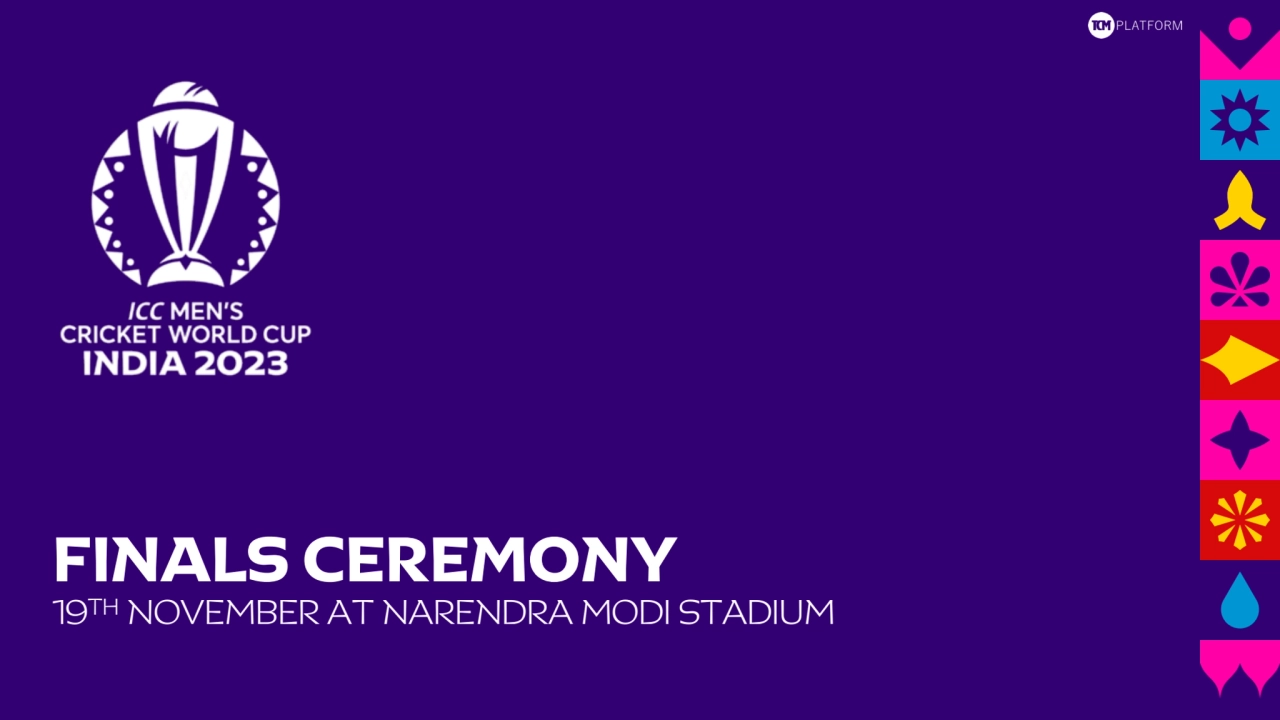 FINALS CEREMONY
19TH NOVEMBER AT NARENDRA MODI STADIUM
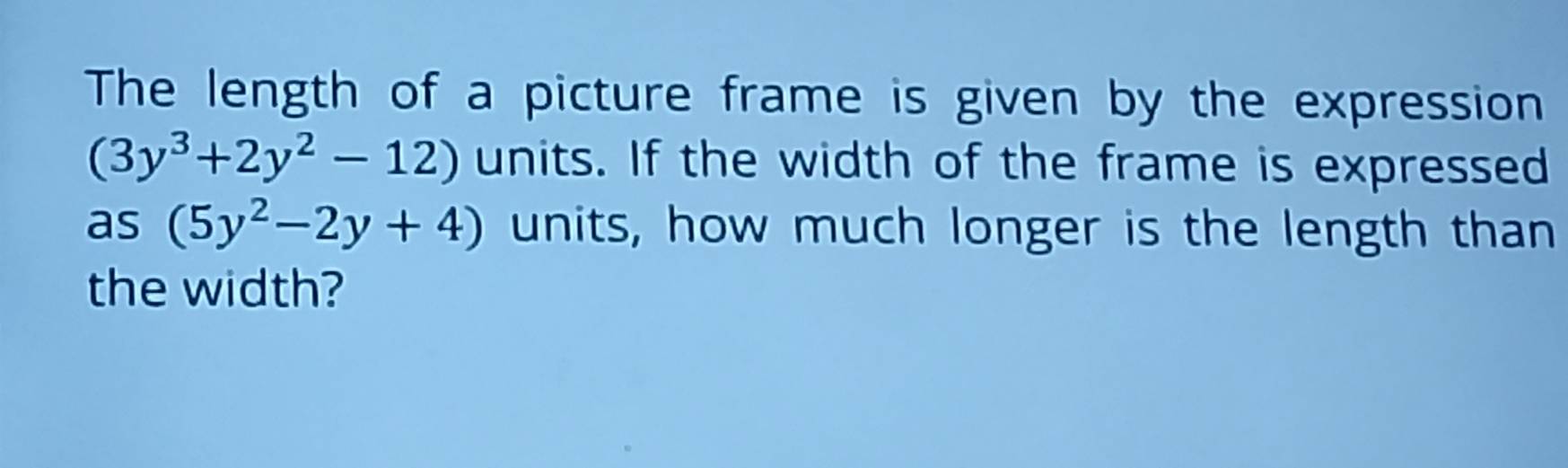 The length of a picture frame is given by the expression
(3y^3+2y^2-12) units. If the width of the frame is expressed 
as (5y^2-2y+4) units, how much longer is the length than 
the width?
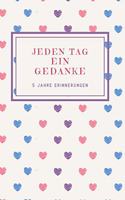 Jeden Tag Ein Gedanke: 5 Jahre Erinnerungen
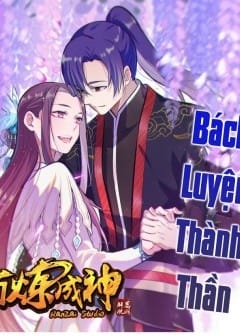 Ảnh Bách Luyện Thành Thần - Phần 2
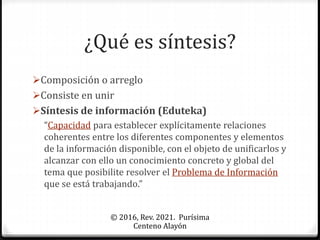 Técnicas sintetizar información | PPTX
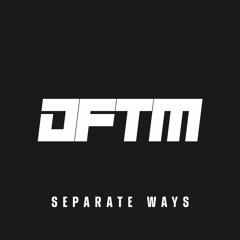 Journey - Separate Ways [DFTM Remix]
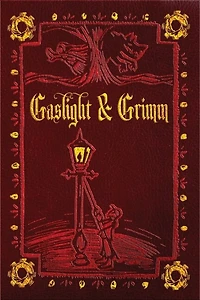 Gaslight & Grimm: Steampunk Faerie Tales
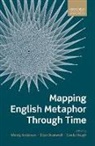 Wendy (Senior Lecturer in English Langua Anderson, Wendy Anderson, Ellen Bramwell, Bramwell Ellen, Carole Hough, Hough Carole - Mapping English Metaphor Through Time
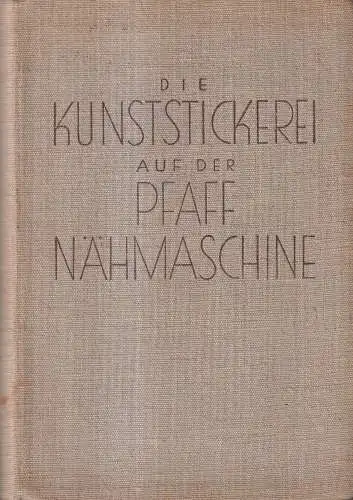 Buch: Die Kunst-Stickerei auf der PFAFF-Nähmaschine Teil I-III, gebraucht, gut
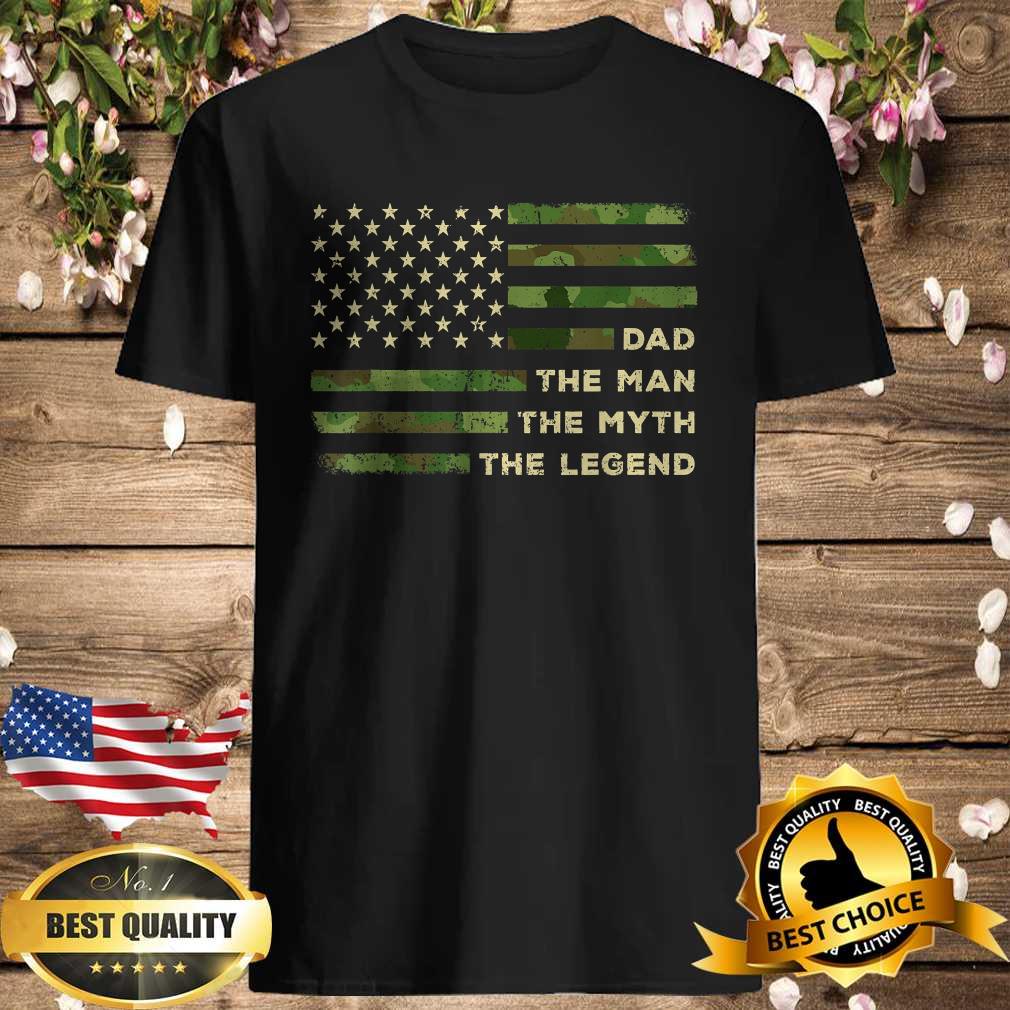 Dad The Man The Myth The Legend Camo US Flag Father’s day T-Shirt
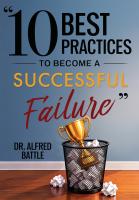 Xulon Press announces a unique new twist to the “how-to” Christian genre in “10 Best Practices To Become A Successful Failure” from author Dr. Alfred Battle.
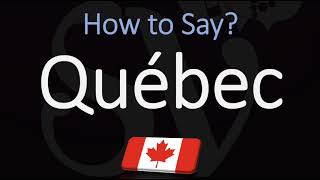 How to Pronounce Québec CORRECTLY French amp English Pronunciation [upl. by Malinowski]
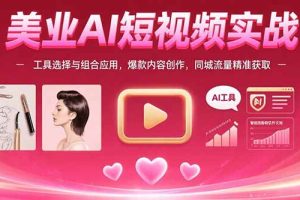 美业AI短视频实战：工具选择与组合应用，爆款内容创作，同城流量精准获取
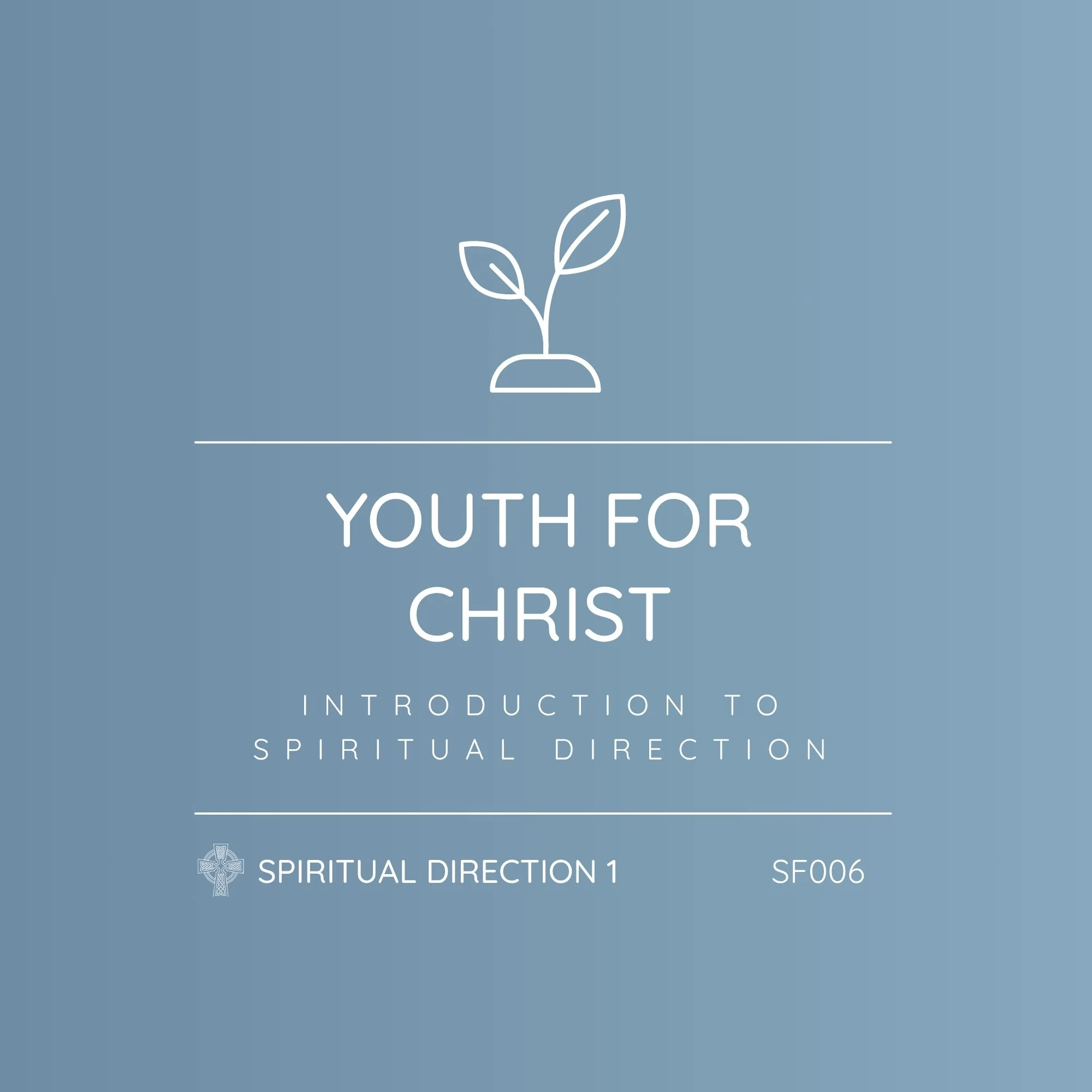 SF006 - Spiritual Direction 1 | Ministry Partner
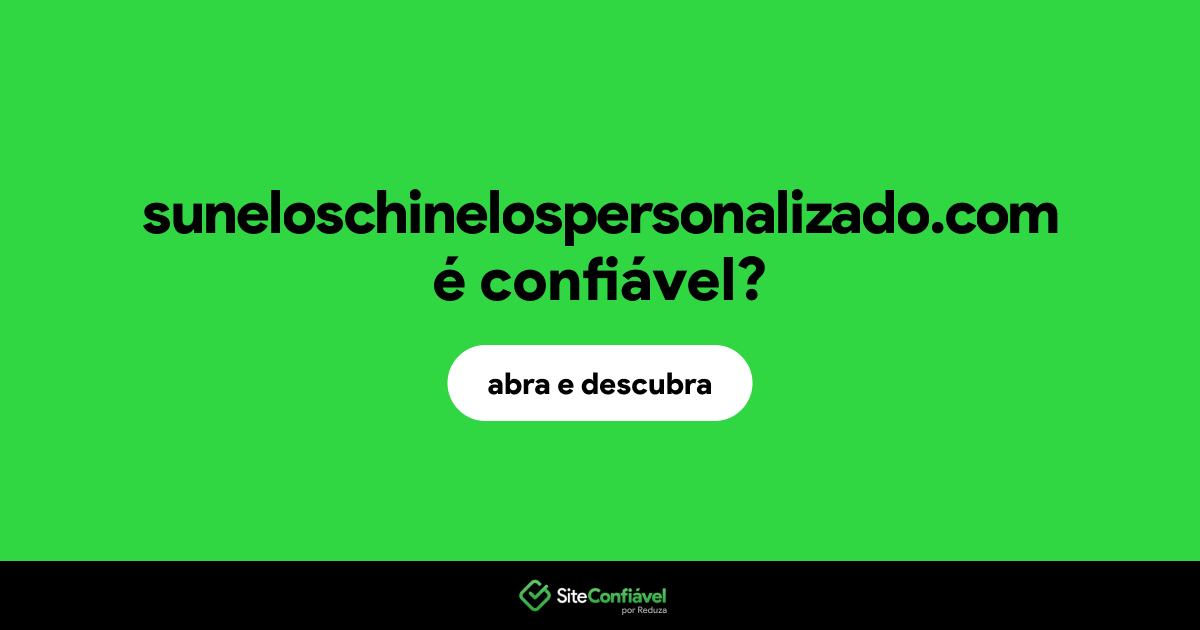 O site suneloschinelospersonalizado.com é confiável?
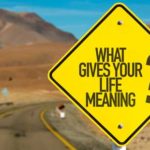 Road sign that reads "what Givers Your Life meaning"?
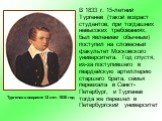 В 1833 г. 15-летний Тургенев (такой возраст студентов, при тогдашних невысоких требованиях, был явлением обычным) поступил на словесный факультет Московского университета. Год спустя, из-за поступившего в гвардейскую артиллерию старшего брата, семья переехала в Санкт-Петербург, и Тургенев тогда же п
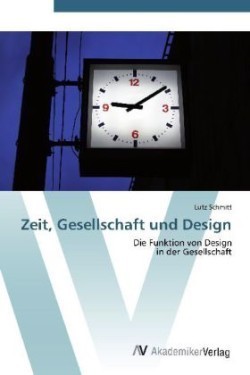 Zeit, Gesellschaft und Design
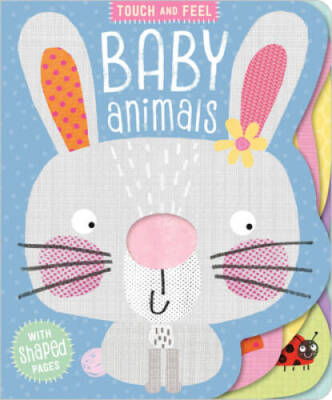Touch and Feel Baby Animals - Board book By Make Believe Ideas  Ltd. - GOOD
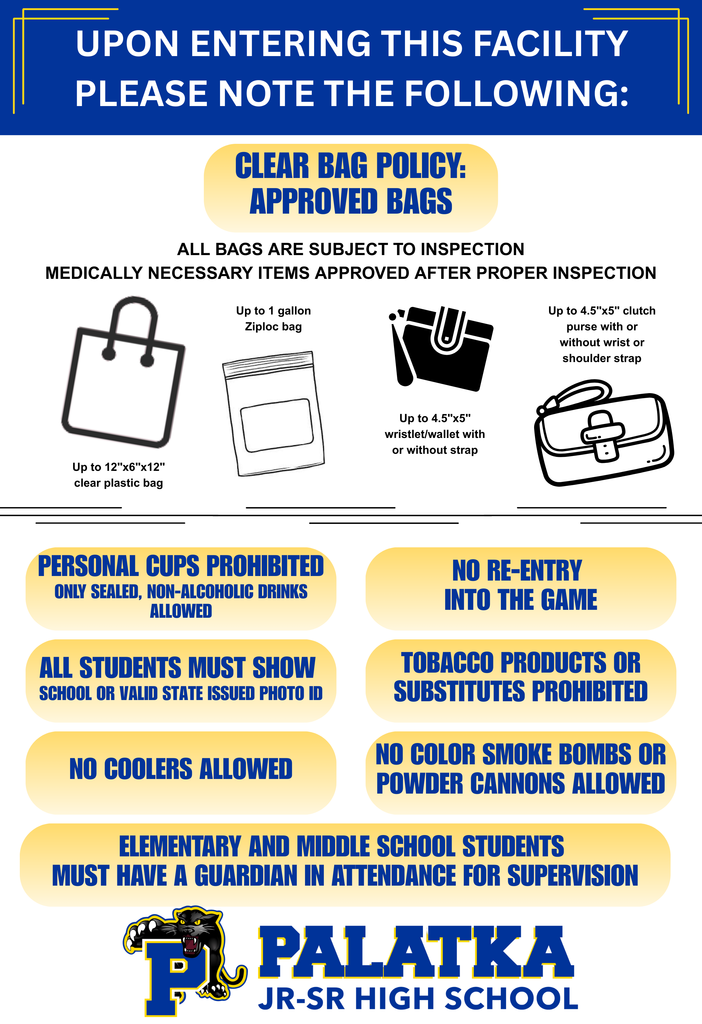 Athletic event policy - clear bags, wallets or wristlets allowed - personal cups prohibited, no re-entry into the game  - all students must show id - tobacco products and substitutes prohibited - no coolers allowed - no color smoke bombs or powder cannons allowed - elementary and middle school students must have a guardian in attendance for supervision 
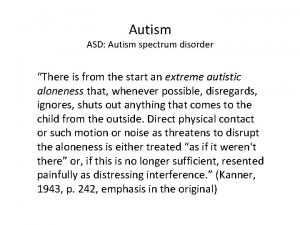 Autism ASD Autism spectrum disorder There is from
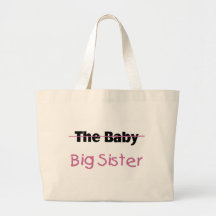 The Baby  Big Sister Tote Bag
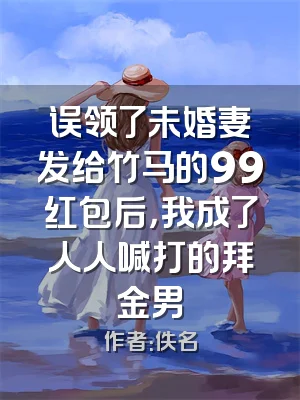 误领了未婚妻发给竹马的99红包后，我成了人人喊打的拜金男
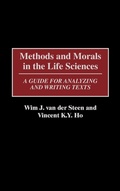 Cover: Methods and Morals in the Life Sciences - Praeger Publishers Inc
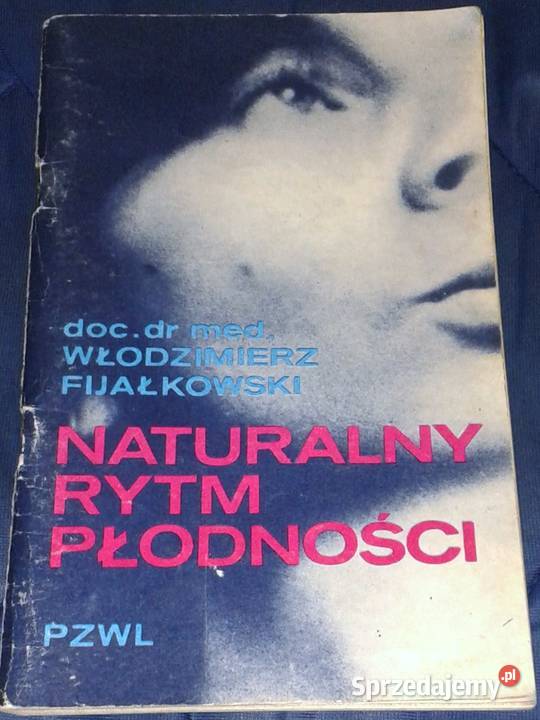 Naturalny rytm płodności Włodzimierz Fijałkowski Rok wydania 1976 Chełm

::::

ACTIVITY: Starting from the first line of the items and continuing through the line containing "Gaslight & Grimm: Steampunk Faerie Tales", lay out each line as an entry in a numbered list. Omit blank lines and leave the pictures out of the answer.

ANSWER AREA:
1.  FINALS CEREMONY
2. 19TH NOVEMBER AT NARENDRA MODI STADIUM
3.  The length of a picture frame is given by the expression
4. (3y^3+2y^2-12) units. If the width of the frame is expressed 
5. as (5y^2-2y+4) units, how much longer is the length than 
6. the width?
7.  Jeden Tag Ein Gedanke: 5 Jahre Erinnerungen
8.  Ảnh Bách Luyện Thành Thần - Phần 2
9.  Técnicas sintetizar información | PPTX
10.  Journey - Separate Ways [DFTM Remix]
11.  Gaslight & Grimm: Steampunk Faerie Tales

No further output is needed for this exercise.